で、もう一つですね、非正規雇用の7割を占める女性について、野村総研の行った「パート・アルバイト女性に関する調査」によれば、感染拡大前と比べて勤務シフトが5割以上減り、労働基準法に基づき保障されるはずの休業手当も受け取れていない、実質失業者と言われる方が90万人にも及ぶと。そのうち、休業支援金・給付金を知っているのは37.6%にとどまっているということで、この支援制度がなかなかやっぱり知られていないというのは問題だと思います。で、私、重要なことはですね、先ほどもおっしゃった経済団体への要請というところだけにとどまらずに、労働者の皆さんに是非情報を伝えていただきたい。そのためにですね、あの例えば、えー市民しんぶん、市政広報板、あるいは市バス・地下鉄、区役所・支所、その他の公共施設ですね、京都市が持つあらゆる媒体を使ってですね、休業支援金や、あるいは労働相談の窓口を周知していくと、こういう取組が必要だと思うんですが、いかがでしょうか。
(→安田・産業企画室ひとしごと環境整備担当部長)はい、えー休業支援金・給付金等のそういった労働者を救う、そういう支援の周知についてでございますけれども、こうした周知につきましては、まずはあの国が一括して行っているところでございますけども、本市としても、あのこういった周知については行っているところでございます。わかもの就職支援センターでの周知のほかですね、また、京都府ですとか京都労働局とも連携しながら制度の周知の徹底をしているところでございます。特に、学生に対しましては、あのー総合企画局とも連携しながら学生に周知を行っているところでございます。
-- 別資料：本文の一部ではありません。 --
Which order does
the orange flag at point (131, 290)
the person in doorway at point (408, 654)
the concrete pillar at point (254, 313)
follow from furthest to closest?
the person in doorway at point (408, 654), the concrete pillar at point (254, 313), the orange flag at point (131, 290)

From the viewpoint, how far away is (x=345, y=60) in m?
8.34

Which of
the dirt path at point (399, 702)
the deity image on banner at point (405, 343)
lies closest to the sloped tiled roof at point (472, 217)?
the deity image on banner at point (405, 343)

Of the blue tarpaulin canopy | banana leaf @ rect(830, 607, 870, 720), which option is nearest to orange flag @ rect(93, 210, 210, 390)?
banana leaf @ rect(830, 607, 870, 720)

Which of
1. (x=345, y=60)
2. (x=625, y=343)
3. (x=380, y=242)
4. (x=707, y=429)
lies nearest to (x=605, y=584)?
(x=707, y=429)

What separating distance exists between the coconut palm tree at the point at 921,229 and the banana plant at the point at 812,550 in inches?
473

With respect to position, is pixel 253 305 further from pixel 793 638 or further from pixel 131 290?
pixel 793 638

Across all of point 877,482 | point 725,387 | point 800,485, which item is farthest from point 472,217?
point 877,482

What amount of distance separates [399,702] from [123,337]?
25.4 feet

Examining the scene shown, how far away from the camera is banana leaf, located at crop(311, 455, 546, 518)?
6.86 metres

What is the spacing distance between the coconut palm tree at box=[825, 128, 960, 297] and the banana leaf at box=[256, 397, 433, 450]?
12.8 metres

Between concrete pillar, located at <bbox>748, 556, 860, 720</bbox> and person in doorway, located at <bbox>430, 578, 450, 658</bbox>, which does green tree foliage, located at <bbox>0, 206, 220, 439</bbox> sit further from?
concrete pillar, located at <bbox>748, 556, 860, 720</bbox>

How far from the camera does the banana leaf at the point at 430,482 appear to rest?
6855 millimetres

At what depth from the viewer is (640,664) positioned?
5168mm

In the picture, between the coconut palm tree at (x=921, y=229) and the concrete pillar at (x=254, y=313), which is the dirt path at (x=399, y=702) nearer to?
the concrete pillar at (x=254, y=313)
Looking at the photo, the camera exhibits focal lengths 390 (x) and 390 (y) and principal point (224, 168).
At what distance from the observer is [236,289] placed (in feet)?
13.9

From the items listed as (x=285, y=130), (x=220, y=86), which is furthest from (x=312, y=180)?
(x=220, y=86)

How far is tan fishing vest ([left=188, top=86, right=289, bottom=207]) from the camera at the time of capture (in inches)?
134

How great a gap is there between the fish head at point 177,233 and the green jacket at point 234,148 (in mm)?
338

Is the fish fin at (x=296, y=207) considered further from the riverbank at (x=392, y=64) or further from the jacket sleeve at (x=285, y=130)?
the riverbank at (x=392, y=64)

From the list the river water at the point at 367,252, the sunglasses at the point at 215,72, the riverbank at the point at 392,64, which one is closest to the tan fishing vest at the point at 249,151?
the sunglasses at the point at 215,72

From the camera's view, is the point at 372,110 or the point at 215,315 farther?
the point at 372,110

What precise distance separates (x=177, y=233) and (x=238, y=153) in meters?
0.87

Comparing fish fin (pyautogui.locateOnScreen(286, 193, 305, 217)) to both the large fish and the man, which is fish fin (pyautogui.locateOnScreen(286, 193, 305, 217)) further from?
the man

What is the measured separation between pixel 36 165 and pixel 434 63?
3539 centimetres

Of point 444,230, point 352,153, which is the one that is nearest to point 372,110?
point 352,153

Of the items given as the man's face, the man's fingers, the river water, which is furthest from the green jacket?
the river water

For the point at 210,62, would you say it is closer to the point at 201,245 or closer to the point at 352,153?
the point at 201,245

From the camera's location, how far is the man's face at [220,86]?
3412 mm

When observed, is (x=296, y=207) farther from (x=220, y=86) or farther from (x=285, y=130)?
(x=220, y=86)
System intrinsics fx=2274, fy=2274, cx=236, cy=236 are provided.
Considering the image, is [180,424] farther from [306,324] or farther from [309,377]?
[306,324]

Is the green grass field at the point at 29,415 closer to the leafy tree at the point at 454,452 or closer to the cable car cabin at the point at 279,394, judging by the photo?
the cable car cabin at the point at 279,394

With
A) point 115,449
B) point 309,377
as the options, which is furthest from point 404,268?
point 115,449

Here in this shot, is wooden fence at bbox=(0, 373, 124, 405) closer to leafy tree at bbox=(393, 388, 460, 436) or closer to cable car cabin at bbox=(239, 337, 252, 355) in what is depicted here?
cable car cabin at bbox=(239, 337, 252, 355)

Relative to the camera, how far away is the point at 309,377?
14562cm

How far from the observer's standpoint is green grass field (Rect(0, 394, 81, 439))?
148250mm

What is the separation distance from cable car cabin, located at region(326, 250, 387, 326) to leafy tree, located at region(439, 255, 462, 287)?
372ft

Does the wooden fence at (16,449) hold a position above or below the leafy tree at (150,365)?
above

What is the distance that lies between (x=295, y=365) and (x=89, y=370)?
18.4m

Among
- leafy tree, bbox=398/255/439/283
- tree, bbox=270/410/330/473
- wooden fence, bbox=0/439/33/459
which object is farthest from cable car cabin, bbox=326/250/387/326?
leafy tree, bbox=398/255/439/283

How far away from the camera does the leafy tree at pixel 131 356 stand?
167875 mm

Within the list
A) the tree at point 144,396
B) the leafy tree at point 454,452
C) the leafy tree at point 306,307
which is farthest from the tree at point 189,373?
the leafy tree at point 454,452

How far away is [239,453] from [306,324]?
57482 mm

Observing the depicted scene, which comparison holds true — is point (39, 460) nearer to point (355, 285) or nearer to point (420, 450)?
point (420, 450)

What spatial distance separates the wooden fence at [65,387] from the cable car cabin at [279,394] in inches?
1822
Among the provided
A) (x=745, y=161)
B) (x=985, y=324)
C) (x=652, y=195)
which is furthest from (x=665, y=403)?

で、えーまたですね、本市の公式のSNSを活用いたしましてですね、こういった休業支援金・給付金ですとか、雇用調整助成金とか、こういった制度につきましては、その制度の周知について、延べ11万人を超えるSNSのフォロワーに対しまして随時周知を行っているというところでございます。
ただですね、あのーこの休業支援金もそうなんですけども、やはりあの、労働者への支援、もちろんそれは必要なんですけども、やはりこの休業支援金につきましてもこれは雇用調整助成金を補完するものでございます。えー本来ならば、何よりもまずはですね、事業主者がこの雇用調整助成金をしっかり活用していただくこと、これも本当に必要だという風に考えているところでございます。我々もその雇用調整助成金、こういった支援策をですね、しっかり事業者に届けるというためにですね、サポートセンターでの周知ですとか、京のまち企業訪問のウェブサイトにおきましての周知、こういったものをしっかり引き続きやってまいります。
で、議員御指摘の市民しんぶんですとか市政広報板、地下鉄の広報、こういったのを含めまして、より効果的な周知というものも、えーあの御指摘の点についてはよく分かりますけれども、京都府労働局とか、こういった所とも協議しながらですね、その広報の在り方についてもしっかり考えていきたいという風に考えております。
◆やまね/あのー「まず企業が」ということをおっしゃったんですけれども、企業が払わない場合にね、労働者の側から申請できるというのが休業支援金ですから、それ労働者に伝えなくてどうするのかということを私は申し上げておきたいと。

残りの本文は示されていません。